Two More Churches Burn in East Texas

Blazes are ninth, 10th in string of suspicious church fires since Jan. 1

Separate fires raged at two more churches in East Texas on Monday night.

If confirmed to be arson, they would be the ninth and 10th churches set on fire in Texas since New Year's Day.

The reward for information leading to the identity of the arsonist responsible for a rash of East Texas church fires has been increased to $25,000 according The Texas Department of Public Safety.

"They are active fires," said a dispatcher with the Smith County sheriff's office in Tyler shortly after 11 p.m. "We have multiple departments working them."

The blazes broke out at about the same time.

The first occurred about 15 miles northwest of Tyler at the Dover Baptist Church on Farm to Market Road 1995 near state Highway 110.

The second fire was reported about three miles away at the Clear Springs Baptist church located at 14214 County Road 426.

"I can't comprehend how anyone would do the Lord's house this way," Dover Pastor Carl Samples said.

A team of investigators from the federal Bureau of Alcohol, Tobacco, Firearms and Explosives was already in the area looking into the string of earlier church arsons and rushed to the scene of the latest blazes, said ATF agent Tom Crowley.

Clay Alexander, the head of the ATF office in Tyler, said Tuesday that one person or a group of people is at work in east Texas.

Alexander says officials aren't releasing details of how the churches were entered or what kind of accellerant was used.

Clear Spring Pastor Brandon Owens vowed that Sunday services would continue.

"We've just got to do what the Lord instilled us to the do," Owens said Monday night as he surveyed the damage at his church.

McCoy-Wasson, who was first on the scene at Clear Spring Missionary Baptist Church, described fire coming out of its roof.
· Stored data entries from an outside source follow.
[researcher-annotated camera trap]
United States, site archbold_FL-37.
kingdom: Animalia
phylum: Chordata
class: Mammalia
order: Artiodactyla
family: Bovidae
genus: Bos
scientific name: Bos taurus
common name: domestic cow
The back door of the church was found broken, she said.

Dover Baptist recently took precautions because of so many church fires, trustee Albert Valadez said. The staff barred the church doors and installed "dummy" inoperable video cameras above the main doors, the Tyler Morning Telegram reported Tuesday.

The fires came hours after the ATF confirmed that the eighth east Texas church fire, at the Russell Memorial United Methodist Church in Wills Point last Thursday, was arson.
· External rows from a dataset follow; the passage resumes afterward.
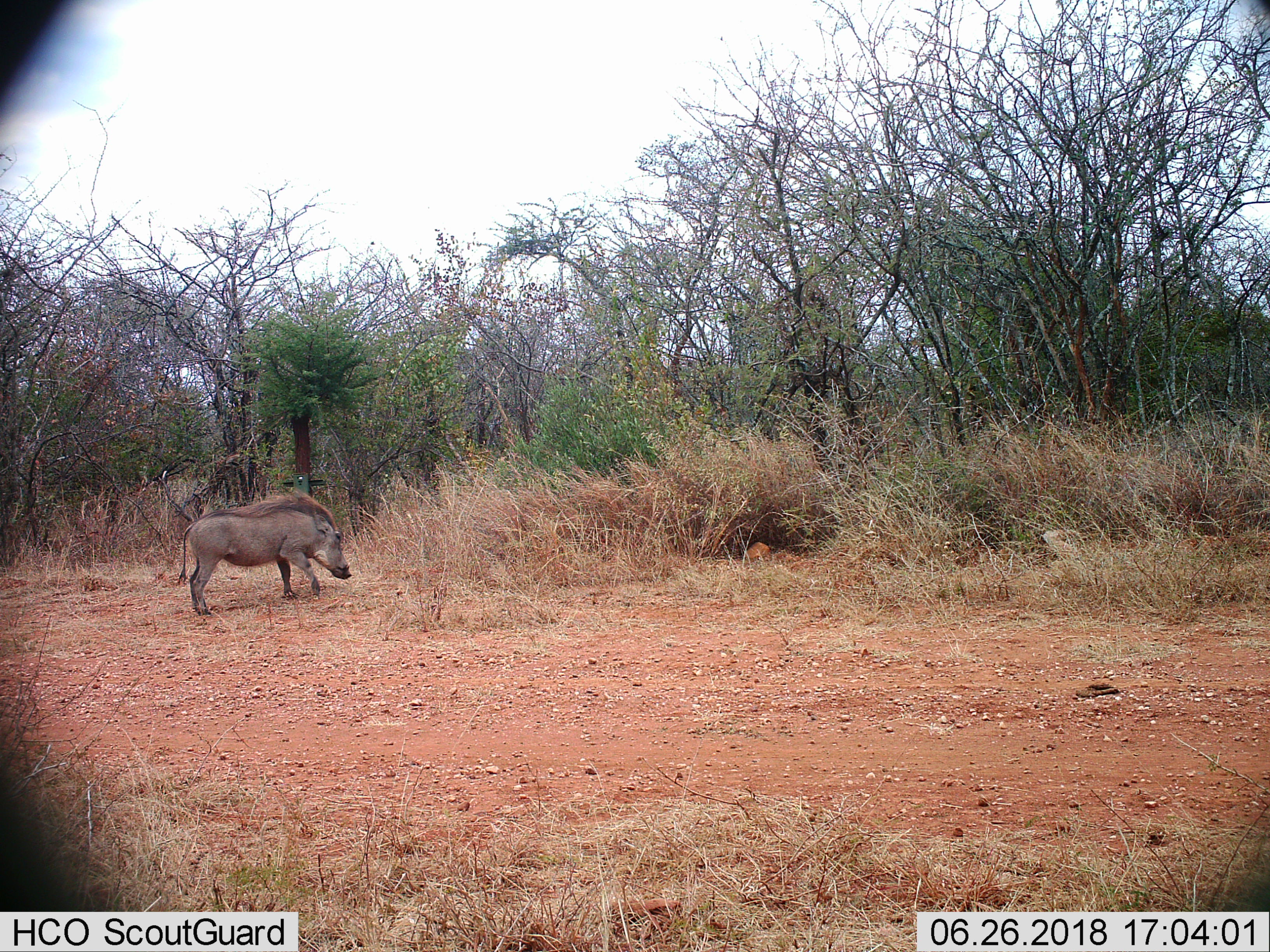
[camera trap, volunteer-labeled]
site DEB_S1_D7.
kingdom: Animalia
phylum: Chordata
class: Mammalia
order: Artiodactyla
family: Suidae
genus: Phacochoerus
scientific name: Phacochoerus africanus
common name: warthog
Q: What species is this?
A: Warthog (Phacochoerus africanus).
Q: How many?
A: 1.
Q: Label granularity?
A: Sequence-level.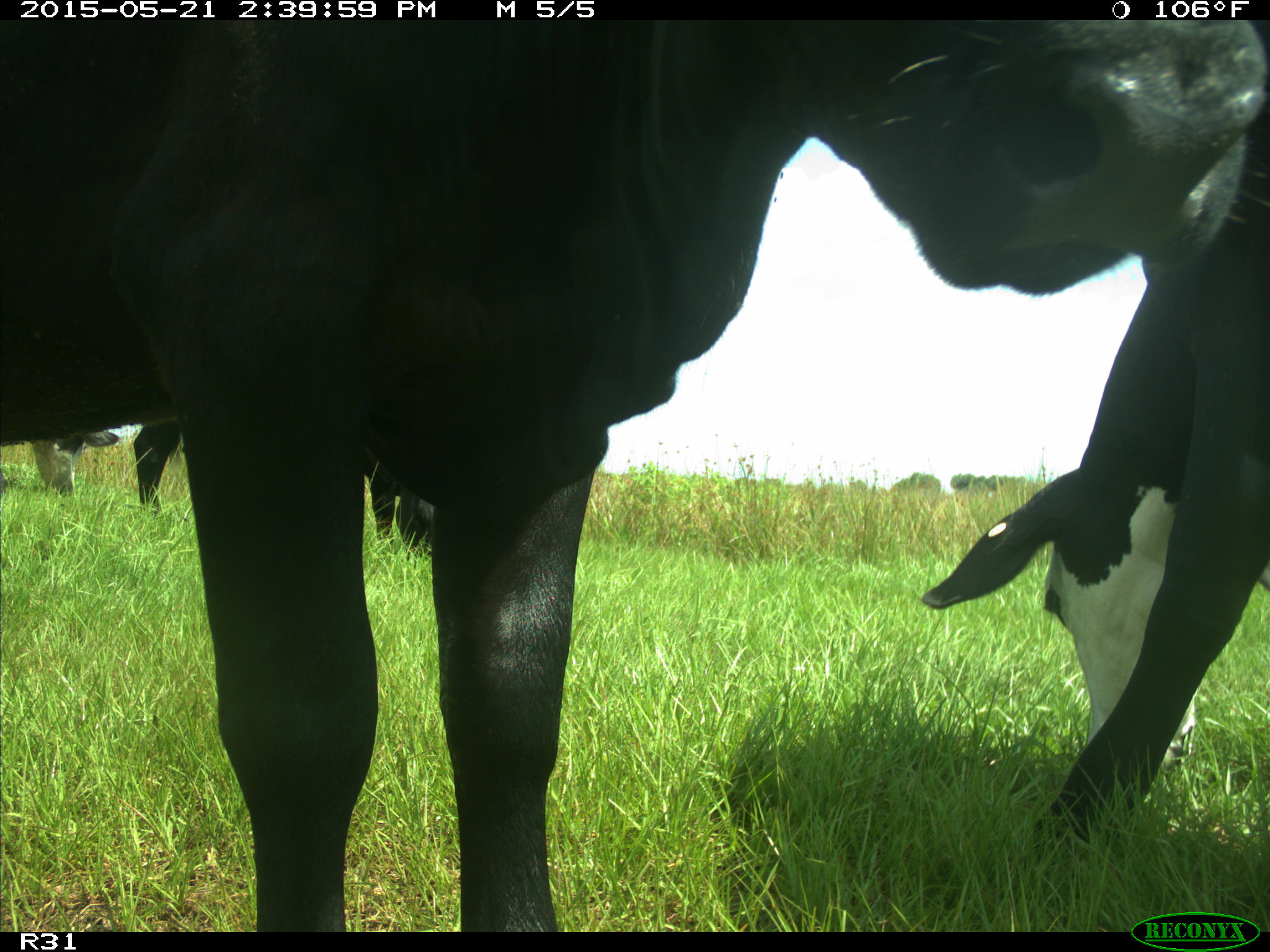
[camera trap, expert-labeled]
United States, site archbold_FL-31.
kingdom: Animalia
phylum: Chordata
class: Mammalia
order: Artiodactyla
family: Bovidae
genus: Bos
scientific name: Bos taurus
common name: domestic cow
Bos taurus (domestic cow).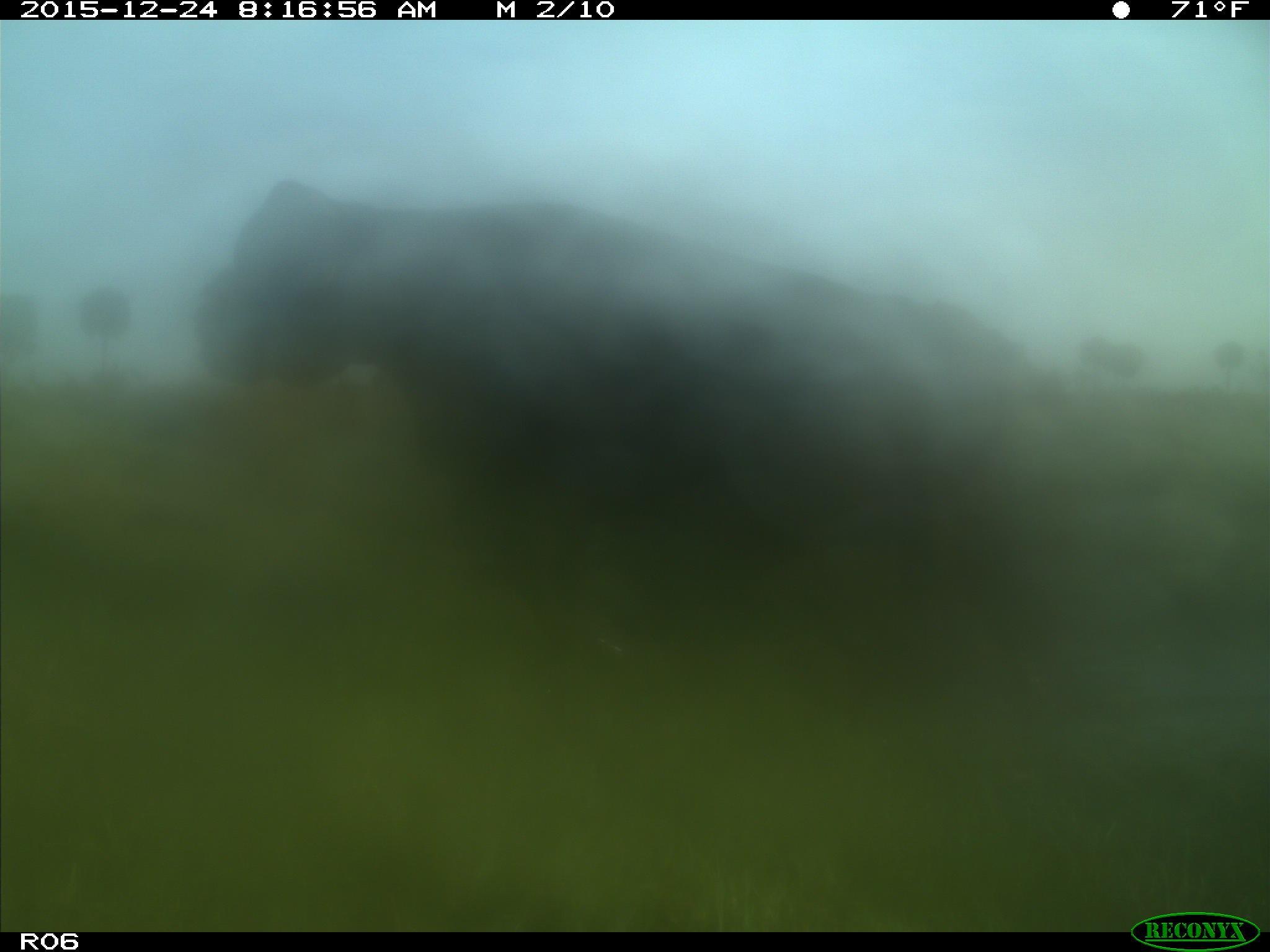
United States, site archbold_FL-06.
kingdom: Animalia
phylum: Chordata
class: Mammalia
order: Artiodactyla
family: Bovidae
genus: Bos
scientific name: Bos taurus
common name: domestic cow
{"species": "Bos taurus (domestic cow)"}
Crowley said it was too early to determine if Monday night's fires were arson, but the two fires in such close proximity made them suspicious.

The sheriff's office said it was investigating a church burglary at about the same time at the Clearview Church of Christ, not far from the two fires. It was not immediately clear if the burglary was related to the other incidents.
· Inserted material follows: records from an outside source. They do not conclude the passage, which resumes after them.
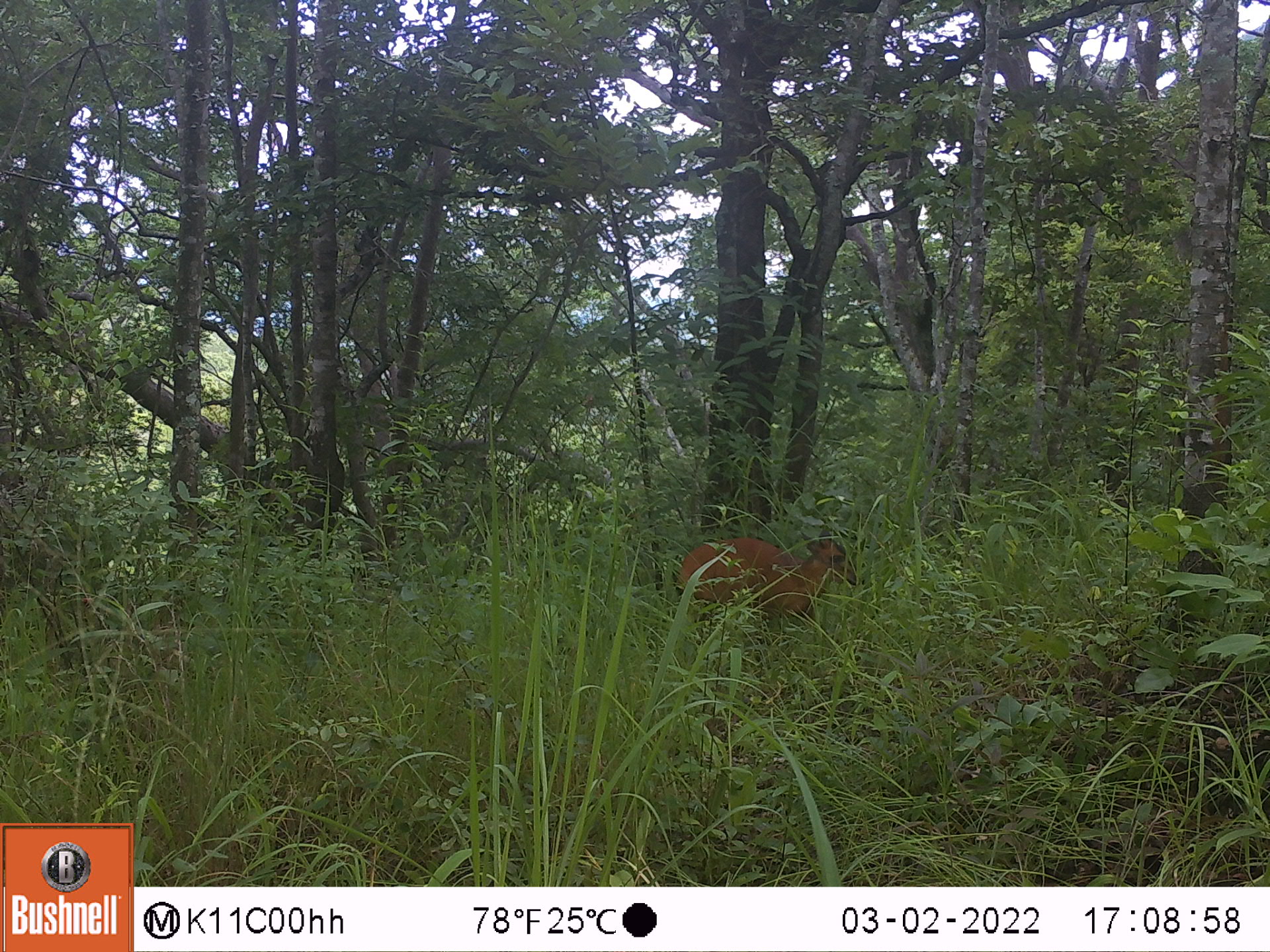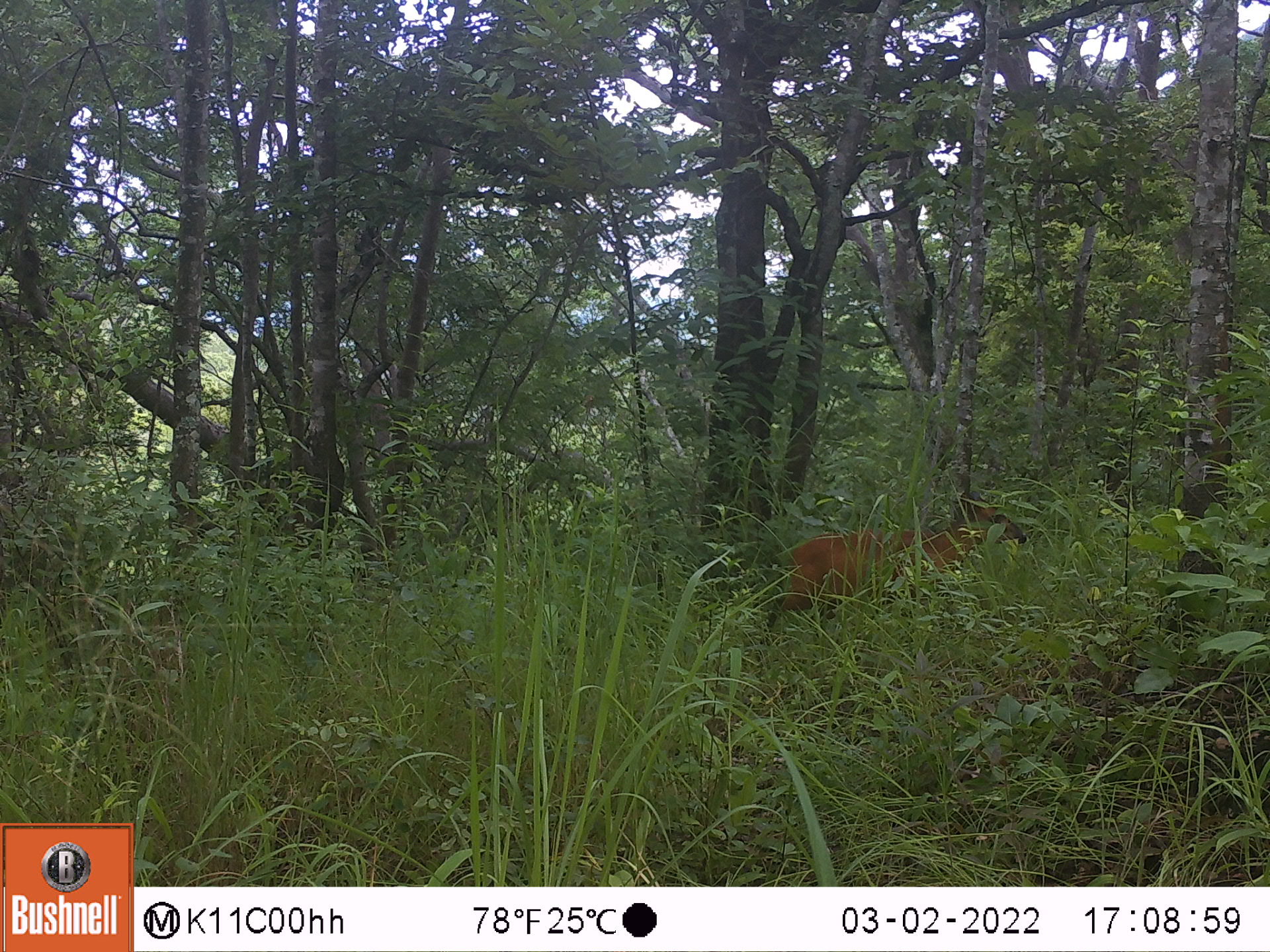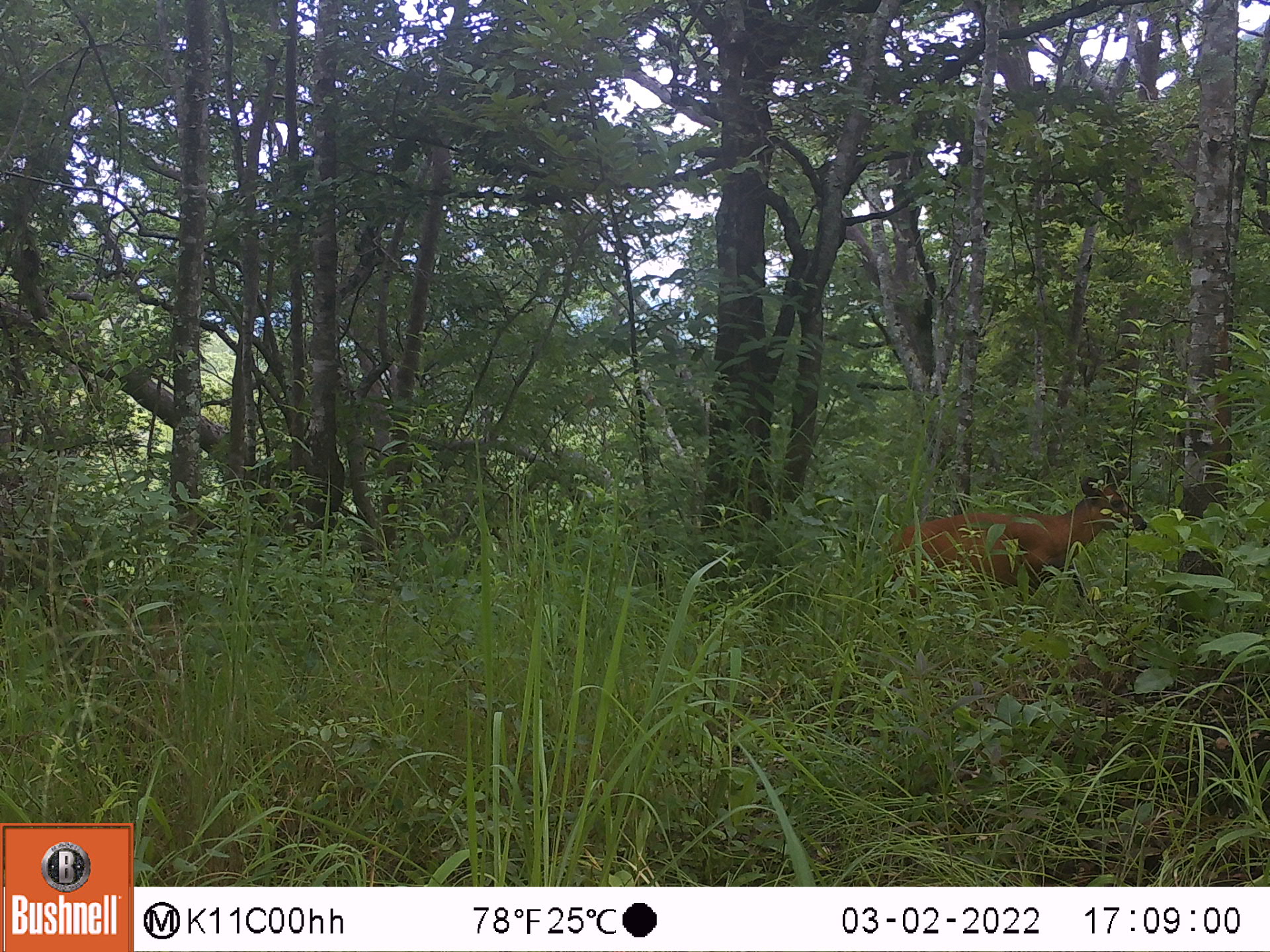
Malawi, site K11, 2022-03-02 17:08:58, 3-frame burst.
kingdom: Animalia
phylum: Chordata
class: Mammalia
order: Artiodactyla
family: Bovidae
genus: Cephalophorus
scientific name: Cephalophorus natalensis natalensis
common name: red duiker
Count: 1.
"We would just like to find out why this is going on and please stop it," Smith County Fire Marshal Jim Seaton said.

The ATF reports the two fires Monday are being added to their official tally of three church fires in Athens, two in Tyler, one in Wills Point and one in Lindale. The ATF reports that they have, at times, counted a church fire in the Central Texas town of Temple among the church fires they are investigating bringin the total to 10.

Anyone with information on the identity of the person(s) committing these arsons is urged to call the ATF's hotline: 888-ATF-FIRE.